Return the entries below in their exact form, leaving the pictures out.

(Dataset entries)
%%

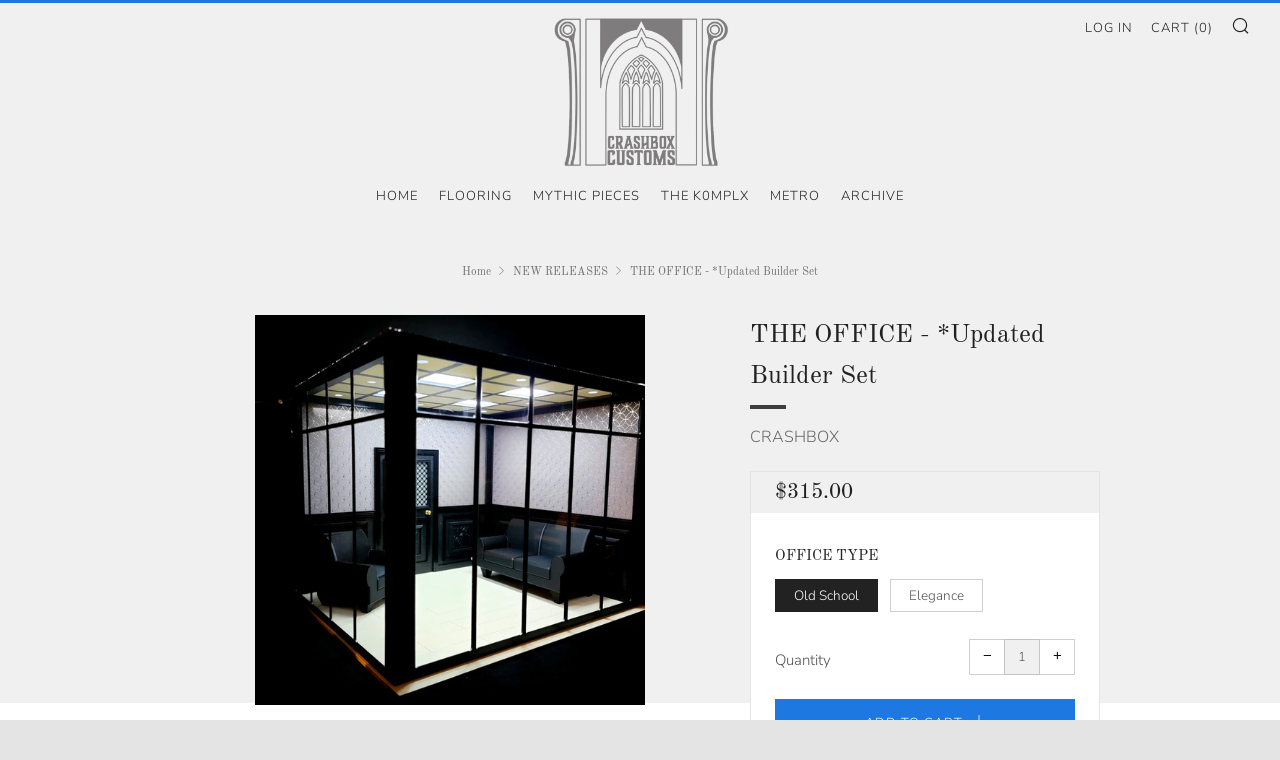

--- FILE ---
content_type: text/javascript
request_url: https://crashboxcustoms.com/cdn/shop/t/6/assets/custom.js?v=152733329445290166911597688402
body_size: -629
content:
//# sourceMappingURL=/cdn/shop/t/6/assets/custom.js.map?v=152733329445290166911597688402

%%

■ **Exercise answer**
--- FILE ---
content_type: text/javascript
request_url: https://crashboxcustoms.com/cdn/shop/t/6/assets/custom.js?v=152733329445290166911597688402
body_size: -629
content:
//# sourceMappingURL=/cdn/shop/t/6/assets/custom.js.map?v=152733329445290166911597688402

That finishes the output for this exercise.